Tuesday, an evening that henceforth many will think upon as the night of long teeth, the Democrats effected a sweeping re-balance of Congress although it should be said that the Democrats did not so much win this week as the Republicans lost. With the heads of Rumsfeld and Hastert only just rolling, some are already saying that the Republicans deserved to lose this mid-term contest, but such judgments are premature. Others are saying that this election merely represents the normal ebb and flow of American politics, but they over-simplify as well.
In such an election, devoid of explicit or substantive platforms, legislative agendas, or policies, it might be hard to explain the victory of one Party over another were it not for two things: The President and the The War. Clearly, this mid-term election was a referendum on the present Administration, and the American people have spoken fairly clearly: we are unhappy with the Republicans and with the President.

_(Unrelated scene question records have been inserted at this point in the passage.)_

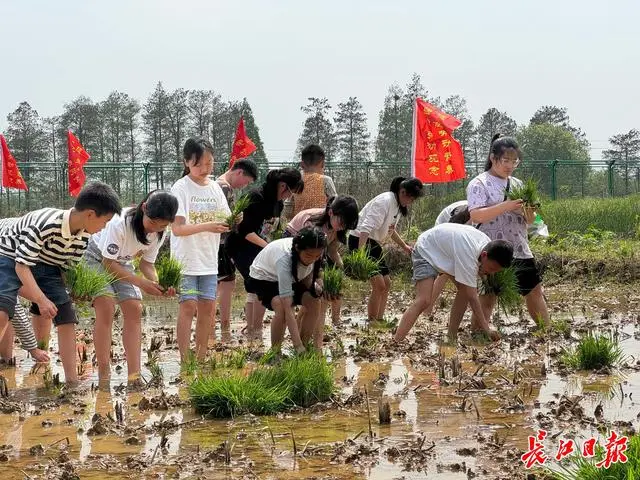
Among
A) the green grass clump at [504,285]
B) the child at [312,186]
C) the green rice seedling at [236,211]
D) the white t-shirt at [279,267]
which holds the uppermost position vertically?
the child at [312,186]

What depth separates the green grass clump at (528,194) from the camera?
343 inches

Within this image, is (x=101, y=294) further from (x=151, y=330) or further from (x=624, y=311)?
(x=624, y=311)

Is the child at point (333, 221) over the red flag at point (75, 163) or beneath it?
beneath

But while Republicans clearly lost on Tuesday, conservative issues strangely did not. Same-sex marriage bans were enacted in three states, and property rights protections against eminent domain seizures were strengthened in other states. Other conservative ballot measures succeeded as well. While not as emphatic, the message is equally clear: we are not unhappy with a conservative agenda.
Throw out the baby but keep the bathwater? Why would the American electorate choose a conservative agenda but evict the conservative politicians? Some might say that many Republicans no longer represent conservative values; with big-government excesses, confused immigration remedies, pork, and corruption. Others might blame the gradual alienation of the President and his Party, which controlled both House and Senate yet perversely left the President on his own in many crucial issues.

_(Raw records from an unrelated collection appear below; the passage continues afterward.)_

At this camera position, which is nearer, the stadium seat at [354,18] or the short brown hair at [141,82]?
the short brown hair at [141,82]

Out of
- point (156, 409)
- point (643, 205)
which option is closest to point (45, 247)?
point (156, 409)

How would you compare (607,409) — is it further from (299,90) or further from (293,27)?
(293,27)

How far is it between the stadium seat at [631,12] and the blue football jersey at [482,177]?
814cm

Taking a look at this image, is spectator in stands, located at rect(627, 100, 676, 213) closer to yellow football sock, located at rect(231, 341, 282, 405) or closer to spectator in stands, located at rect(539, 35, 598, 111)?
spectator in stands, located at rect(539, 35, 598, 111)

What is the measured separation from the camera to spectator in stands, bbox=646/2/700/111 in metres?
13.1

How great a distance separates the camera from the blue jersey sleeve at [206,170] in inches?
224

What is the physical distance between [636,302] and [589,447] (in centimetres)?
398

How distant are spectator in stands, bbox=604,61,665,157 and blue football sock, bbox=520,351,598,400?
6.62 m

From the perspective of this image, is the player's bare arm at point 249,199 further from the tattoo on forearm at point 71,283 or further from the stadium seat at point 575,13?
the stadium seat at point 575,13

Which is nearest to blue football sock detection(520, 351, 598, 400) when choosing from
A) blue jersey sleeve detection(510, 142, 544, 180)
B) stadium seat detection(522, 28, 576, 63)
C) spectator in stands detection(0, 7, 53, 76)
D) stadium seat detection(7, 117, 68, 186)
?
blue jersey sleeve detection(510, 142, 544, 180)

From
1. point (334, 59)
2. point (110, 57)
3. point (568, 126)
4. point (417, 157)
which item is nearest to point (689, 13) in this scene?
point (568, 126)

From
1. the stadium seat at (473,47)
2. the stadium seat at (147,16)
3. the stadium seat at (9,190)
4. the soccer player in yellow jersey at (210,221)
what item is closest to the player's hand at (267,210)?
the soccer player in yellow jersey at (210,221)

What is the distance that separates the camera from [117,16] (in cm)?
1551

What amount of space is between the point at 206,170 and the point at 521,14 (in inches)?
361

The bottom line is that, in an election season in which both Partys platforms were essentially expressed as but were not like THEM, the electorate decided not on the basis of who they liked, but who they didnt.
The challenge ahead for both Parties is to form a coherent platform over the next two years leading up to the 2008 elections. Much depends on how both the Democrats and Republicans make use of the new strategic balance in Washington DC.

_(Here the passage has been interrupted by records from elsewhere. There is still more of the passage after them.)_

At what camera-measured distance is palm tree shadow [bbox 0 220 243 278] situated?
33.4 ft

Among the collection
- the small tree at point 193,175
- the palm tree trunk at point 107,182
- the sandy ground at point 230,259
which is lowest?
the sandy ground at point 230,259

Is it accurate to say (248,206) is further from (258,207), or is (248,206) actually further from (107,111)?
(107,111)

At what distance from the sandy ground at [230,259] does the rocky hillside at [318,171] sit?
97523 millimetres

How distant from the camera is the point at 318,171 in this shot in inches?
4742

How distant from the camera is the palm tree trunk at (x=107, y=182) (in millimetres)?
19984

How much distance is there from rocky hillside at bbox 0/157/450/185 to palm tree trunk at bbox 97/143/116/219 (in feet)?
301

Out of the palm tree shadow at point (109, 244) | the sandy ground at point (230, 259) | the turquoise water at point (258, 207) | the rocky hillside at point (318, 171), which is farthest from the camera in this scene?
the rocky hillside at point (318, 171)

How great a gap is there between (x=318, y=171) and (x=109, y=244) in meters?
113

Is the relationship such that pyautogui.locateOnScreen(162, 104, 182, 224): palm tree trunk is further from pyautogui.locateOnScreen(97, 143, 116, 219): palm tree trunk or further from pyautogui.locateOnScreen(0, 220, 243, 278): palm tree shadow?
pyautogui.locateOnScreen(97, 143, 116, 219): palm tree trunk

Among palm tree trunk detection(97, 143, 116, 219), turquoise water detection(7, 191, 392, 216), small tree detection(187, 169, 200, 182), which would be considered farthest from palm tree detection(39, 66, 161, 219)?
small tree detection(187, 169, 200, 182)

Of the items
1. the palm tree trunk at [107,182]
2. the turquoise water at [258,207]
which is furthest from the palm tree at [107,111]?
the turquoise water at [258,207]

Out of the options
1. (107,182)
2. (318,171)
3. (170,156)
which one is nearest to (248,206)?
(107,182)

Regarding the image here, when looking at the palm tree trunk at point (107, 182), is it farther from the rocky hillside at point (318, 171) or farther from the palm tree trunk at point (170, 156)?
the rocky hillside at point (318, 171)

Republicans might indulge in the same obstructionism so prominently featured by the Democrats over the last 4-6 years, but this would be a losing strategy. It is time for Republicans to take stock of their conservative principles, and translate those principles into an actionable agenda not only for the next election cycle, but for the next two years.
Democrats may choose to indulge in hearings and ex post facto blamestorming of the Administration, but this too would be a losing strategy. The Democrats previously lost the House and the Presidency by lacking a coherent philosophy and attempting to translate a coalition of diverse special interests into a consistent platform. The most pressing need facing the ascendant Party is to elucidate what they represent, not merely whom.
The risks are considerable. The whole world watches to see if this election is just a sign of American global ennui, often blamed for our performance in Vietnam and on many foreign policy fronts. Certainly, the Islamic fascists hope that this election gives them a free hand. The netroots community is full of self-congratulatory blogs, claiming credit for the election and hoping to impose their volatile views upon the winners and the entire nation.
Will the next two years see consolidation and progress or retribution? Will the economy continue to stroke at the present record rate, or will it falter in the face of tax and spending reversals? Will unemployment, lower than it has been for decades, go up again?
The Party that gets its act together first will likely be the winner in 2008, but this is about more than who wins its about governing the most powerful nation on earth in these present and dangerous times. Into the mouth of the wolf, indeed.
David J. Aland is a retired Naval Officer with a graduate degree in National Security Affairs from the U. S. Naval War College.
Good, well-written essay. The guy should keep on on writing.